# Am I getting Taken?



## SC8ING (Feb 1, 2009)

Hey All,

Long story short, 1st alarm was a 690XV went bad sent into Viper for warranty they sent a 791 XV. Paid 429.00 for the 690XV. I look up the 791XV and see it for as low as 170.00 bucks. I think that this model is on the way out and will be if not allready discontinued. your thoughts and advice appreciated. :4-dontkno


----------



## jaggerwild (May 21, 2007)

SC8ING said:


> Hey All,
> 
> Long story short, 1st alarm was a 690XV went bad sent into Viper for warranty they sent a 791 XV. Paid 429.00 for the 690XV. I look up the 791XV and see it for as low as 170.00 bucks. I think that this model is on the way out and will be if not allready discontinued. your thoughts and advice appreciated. :4-dontkno



I guess it's yer thinking then as usually the higher number means more features, $170.00 retail without install. Hell I'd charge $150 to put in all them features.......(No warranty though) :laugh:.

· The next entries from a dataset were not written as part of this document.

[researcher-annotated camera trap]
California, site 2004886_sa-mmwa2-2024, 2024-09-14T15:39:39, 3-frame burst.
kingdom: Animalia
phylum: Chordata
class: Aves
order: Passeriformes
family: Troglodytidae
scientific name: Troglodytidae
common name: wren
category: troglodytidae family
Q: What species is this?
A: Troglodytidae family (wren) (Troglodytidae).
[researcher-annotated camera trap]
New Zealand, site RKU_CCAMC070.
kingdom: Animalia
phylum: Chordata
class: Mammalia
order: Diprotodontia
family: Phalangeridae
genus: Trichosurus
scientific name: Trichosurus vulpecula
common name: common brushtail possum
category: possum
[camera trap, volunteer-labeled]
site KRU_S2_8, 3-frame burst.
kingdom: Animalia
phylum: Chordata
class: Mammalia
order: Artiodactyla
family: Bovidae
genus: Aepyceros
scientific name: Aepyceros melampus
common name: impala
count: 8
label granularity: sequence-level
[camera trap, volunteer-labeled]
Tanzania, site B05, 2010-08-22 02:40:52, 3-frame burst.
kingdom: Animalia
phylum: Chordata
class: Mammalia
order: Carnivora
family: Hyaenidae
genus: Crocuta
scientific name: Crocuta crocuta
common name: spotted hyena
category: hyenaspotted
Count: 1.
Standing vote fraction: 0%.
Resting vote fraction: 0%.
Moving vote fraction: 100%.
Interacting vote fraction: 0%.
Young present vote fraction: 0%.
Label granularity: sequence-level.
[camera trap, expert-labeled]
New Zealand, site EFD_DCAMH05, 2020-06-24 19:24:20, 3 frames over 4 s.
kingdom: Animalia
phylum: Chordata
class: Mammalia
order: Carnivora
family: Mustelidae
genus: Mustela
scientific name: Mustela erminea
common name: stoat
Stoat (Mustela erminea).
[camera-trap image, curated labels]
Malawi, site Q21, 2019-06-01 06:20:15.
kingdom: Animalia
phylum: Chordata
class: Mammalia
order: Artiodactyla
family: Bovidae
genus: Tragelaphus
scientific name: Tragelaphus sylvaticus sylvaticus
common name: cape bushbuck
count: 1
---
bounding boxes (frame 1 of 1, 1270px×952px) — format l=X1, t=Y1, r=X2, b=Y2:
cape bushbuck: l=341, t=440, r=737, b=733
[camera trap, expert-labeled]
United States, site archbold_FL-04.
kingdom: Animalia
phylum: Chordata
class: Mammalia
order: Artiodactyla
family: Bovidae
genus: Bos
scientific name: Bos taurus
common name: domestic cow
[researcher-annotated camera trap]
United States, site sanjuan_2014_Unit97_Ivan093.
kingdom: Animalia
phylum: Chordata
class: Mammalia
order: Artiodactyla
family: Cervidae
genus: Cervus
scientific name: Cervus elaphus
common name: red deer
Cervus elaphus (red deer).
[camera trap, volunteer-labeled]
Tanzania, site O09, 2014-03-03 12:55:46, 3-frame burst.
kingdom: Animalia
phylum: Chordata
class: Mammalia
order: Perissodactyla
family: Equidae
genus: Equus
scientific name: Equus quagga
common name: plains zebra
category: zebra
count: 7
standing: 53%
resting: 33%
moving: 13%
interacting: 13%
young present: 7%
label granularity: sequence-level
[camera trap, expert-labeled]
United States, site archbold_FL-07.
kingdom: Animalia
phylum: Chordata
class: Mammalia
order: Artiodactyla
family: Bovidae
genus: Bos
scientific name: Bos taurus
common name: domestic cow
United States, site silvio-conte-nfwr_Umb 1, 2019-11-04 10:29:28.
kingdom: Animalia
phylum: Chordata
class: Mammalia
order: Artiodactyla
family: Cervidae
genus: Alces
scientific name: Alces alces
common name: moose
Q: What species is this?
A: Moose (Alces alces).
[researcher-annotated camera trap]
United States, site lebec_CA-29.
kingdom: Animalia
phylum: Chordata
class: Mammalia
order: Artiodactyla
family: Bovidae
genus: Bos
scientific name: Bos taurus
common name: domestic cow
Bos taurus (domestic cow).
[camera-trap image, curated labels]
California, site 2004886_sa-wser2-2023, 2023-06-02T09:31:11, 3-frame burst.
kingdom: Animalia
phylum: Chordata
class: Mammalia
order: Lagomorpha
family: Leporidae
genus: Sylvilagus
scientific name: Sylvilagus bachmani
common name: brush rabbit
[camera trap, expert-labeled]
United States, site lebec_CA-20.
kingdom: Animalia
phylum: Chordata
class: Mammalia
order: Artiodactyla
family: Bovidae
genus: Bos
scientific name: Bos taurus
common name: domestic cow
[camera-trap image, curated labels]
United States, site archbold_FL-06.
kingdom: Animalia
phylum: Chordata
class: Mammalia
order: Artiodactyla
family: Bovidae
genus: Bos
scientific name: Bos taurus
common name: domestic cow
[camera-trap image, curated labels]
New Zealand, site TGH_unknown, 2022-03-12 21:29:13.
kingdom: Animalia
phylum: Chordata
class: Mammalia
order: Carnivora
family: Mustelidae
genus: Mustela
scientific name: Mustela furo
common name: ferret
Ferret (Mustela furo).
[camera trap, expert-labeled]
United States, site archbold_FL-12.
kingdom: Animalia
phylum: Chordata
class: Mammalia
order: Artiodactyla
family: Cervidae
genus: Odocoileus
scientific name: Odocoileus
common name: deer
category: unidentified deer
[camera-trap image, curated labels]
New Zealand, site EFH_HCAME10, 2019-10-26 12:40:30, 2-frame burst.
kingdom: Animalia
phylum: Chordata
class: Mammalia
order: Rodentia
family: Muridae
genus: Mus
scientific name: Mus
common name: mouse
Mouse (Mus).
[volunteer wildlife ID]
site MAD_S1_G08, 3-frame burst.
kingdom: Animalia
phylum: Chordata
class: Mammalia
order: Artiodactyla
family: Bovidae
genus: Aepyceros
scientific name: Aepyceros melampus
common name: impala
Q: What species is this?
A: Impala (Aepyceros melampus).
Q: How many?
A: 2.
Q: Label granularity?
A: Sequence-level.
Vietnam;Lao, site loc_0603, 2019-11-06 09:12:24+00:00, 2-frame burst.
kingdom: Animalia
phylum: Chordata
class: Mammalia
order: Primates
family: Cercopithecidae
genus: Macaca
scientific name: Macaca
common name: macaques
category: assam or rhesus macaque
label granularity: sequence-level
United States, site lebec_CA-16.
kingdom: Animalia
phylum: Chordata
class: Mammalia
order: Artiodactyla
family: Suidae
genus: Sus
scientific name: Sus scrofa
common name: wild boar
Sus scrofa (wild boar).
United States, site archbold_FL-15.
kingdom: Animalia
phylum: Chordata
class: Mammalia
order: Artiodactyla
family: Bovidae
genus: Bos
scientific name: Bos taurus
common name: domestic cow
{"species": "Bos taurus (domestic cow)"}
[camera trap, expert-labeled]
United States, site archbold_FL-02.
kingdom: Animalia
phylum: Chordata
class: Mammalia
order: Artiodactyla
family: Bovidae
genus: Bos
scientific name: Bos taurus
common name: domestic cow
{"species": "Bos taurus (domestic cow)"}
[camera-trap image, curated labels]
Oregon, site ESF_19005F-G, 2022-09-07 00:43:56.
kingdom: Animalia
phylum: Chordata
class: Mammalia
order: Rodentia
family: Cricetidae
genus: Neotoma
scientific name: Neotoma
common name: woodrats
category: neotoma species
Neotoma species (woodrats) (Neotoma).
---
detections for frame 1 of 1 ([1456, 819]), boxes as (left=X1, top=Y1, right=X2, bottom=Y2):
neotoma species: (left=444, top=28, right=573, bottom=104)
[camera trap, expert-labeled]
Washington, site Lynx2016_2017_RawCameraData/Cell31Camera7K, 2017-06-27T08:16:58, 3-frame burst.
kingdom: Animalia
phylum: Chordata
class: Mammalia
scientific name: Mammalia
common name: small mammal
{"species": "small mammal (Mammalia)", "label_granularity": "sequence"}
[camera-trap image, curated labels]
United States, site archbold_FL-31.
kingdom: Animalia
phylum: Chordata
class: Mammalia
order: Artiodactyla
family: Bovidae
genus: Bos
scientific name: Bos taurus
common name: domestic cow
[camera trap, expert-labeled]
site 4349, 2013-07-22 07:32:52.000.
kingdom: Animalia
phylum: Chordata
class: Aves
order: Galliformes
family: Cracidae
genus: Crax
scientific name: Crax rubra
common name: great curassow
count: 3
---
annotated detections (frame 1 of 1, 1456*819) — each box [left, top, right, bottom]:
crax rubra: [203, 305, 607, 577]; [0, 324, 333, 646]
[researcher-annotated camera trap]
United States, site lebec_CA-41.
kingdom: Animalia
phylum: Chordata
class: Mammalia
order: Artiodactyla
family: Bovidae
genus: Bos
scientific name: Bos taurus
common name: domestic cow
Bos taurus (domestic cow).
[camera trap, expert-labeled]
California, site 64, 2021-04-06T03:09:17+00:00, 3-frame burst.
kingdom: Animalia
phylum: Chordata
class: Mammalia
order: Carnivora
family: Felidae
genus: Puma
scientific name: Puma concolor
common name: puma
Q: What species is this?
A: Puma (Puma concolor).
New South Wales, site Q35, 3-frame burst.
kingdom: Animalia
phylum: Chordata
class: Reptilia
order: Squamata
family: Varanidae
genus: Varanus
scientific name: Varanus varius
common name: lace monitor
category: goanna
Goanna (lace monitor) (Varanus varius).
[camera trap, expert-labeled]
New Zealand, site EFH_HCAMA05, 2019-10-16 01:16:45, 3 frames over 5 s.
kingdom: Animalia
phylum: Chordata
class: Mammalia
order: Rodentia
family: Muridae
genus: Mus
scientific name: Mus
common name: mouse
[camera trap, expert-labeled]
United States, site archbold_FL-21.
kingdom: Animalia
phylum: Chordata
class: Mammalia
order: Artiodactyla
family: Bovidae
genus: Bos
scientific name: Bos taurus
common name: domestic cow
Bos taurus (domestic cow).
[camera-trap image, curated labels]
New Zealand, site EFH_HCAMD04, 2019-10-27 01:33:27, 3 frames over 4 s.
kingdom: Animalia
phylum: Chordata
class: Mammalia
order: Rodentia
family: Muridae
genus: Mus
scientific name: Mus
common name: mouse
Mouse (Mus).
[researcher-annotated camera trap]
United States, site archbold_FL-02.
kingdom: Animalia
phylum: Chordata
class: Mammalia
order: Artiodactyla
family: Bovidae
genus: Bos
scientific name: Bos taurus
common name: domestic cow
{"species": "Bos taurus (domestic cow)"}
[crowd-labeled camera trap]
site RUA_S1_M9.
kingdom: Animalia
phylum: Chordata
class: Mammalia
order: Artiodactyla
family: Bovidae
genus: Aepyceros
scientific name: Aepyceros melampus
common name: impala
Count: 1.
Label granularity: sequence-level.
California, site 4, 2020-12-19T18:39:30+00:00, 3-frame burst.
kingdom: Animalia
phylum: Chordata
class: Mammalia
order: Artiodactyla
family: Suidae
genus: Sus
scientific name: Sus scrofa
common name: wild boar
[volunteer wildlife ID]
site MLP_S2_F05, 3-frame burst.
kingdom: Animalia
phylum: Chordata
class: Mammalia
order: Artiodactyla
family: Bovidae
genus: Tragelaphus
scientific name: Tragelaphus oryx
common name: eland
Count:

Here's a link top of google for ya
http://www.drdetailshop.com/V791XV.htm


----------



## SC8ING (Feb 1, 2009)

The 791 is allready installed by a authorized dealer for the warrenty work. I guess the other question I had is, how old is this alarm? I saw a post on here of one installed 3 years ago. So is this one on the way out? 

Thanks


----------



## lcurle (Oct 5, 2008)

more then likely viper will discontinue when the release their new line in 2009.


----------



## jaggerwild (May 21, 2007)

This does not mean you can not continue to use and enjoy it though...................


----------



## SC8ING (Feb 1, 2009)

Thanks for all the comments. This alarm has a "lifetime" warrenty so if there is ever an issue it will be covered. Can you tell me how long the alarm is "good for"


----------



## lcurle (Oct 5, 2008)

depeneds on variable enviroment conditions. If everything was hooked up right and all the wires are securely connected could last anywhere from 1-10 years. Make sure you have some extra batteries for your remotes in your glove box just incase they start to go bad.


----------



## SC8ING (Feb 1, 2009)

Well As far as I know its all good to go. If there are any issues Ill just take it back to the dealer. Again thanks for all the input and advice.

SC8ING


----------